À mon avis, il faut voir plus loin et surtout plus large que cela.

Pour moi, une chose est claire : le Parti Québécois doit se débarrasser des étiquettes qui lui collent à la peau depuis déjà un bon moment. «Vieux parti», «déconnecté», «un parti comme les autres», «le parti qui va ruiner le Québec», etc. Nous avons tous déjà entendu ces expressions référant à notre parti.

En tout cas, pour ma part, dans mon coin de pays, je les ai entendues assez souvent, trop souvent. Ainsi, je crois que la première chose qui devrait occuper l’esprit des péquistes en réflexion c’est de trouver le moyen de nous défaire de ces étiquettes car elles nous empêchent de nous définir nous-mêmes aux yeux de la population. À cause d’elles, ce sont les autres, souvent nos adversaires politiques, qui façonnent notre image sous les yeux des Québécois(es).

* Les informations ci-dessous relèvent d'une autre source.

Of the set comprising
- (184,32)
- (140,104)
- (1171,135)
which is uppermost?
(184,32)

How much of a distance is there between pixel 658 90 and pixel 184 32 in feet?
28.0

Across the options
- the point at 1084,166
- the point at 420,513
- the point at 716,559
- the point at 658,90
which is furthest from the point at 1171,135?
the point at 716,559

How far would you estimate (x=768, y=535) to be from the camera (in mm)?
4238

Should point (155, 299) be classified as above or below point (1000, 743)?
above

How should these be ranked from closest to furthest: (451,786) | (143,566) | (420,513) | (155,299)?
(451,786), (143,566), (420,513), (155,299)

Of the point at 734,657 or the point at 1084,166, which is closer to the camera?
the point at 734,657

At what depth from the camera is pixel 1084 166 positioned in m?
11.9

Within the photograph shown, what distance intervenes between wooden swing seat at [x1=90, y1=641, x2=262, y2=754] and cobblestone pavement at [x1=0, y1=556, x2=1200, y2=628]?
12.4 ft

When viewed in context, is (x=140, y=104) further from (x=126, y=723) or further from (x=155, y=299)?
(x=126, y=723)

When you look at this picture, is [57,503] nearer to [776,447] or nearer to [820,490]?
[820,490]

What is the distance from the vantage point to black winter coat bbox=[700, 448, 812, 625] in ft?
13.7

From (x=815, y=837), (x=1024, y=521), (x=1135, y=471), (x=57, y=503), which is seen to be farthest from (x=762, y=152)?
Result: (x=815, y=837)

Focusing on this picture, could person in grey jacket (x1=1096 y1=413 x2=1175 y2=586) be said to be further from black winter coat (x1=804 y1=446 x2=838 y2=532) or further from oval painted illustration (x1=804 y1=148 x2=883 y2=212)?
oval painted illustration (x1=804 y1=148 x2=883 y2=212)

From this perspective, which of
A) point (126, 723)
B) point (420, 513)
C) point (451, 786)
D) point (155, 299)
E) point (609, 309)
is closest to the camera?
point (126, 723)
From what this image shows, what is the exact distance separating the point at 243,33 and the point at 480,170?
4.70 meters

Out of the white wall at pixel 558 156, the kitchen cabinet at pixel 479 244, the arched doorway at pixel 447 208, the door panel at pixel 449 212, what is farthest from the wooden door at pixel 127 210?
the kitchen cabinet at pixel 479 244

Pourtant, nous devrions être capables d’envoyer nous-même le message à la population concernant qui nous sommes, que voulons-nous, quels sont nos projets, qu’avons-nous à proposer, etc. Sans cela, nous avons beau avoir les meilleures idées du monde, elles ne trouveront pas écho chez beaucoup d’électeurs puisqu’avant d’entendre notre message ils ont déjà entendu le message qui nous est attribué par les autres. Il est beaucoup plus difficile de défaire une idée déjà conçue et de déboulonner des mythes que de simplement défendre une idée et d’essayer de convaincre les gens du bien-fondé de celle-ci.

Qui sommes-nous au PQ?

Je suis d’avis qu’il faut absolument réfléchir à ce qui nous identifie comme parti politique, à ce qu’est véritablement le Parti Québécois, et à le mettre de l’avant plus que jamais, sans ambiguïté, afin que la définition que les gens aurons de notre parti soit celle que nous aurons nous-mêmes écrite. Cette définition, elle se trouve à l’article premier de notre programme à mon sens. Le Parti Québécois est un parti qui est né pour faire du Québec un pays indépendant.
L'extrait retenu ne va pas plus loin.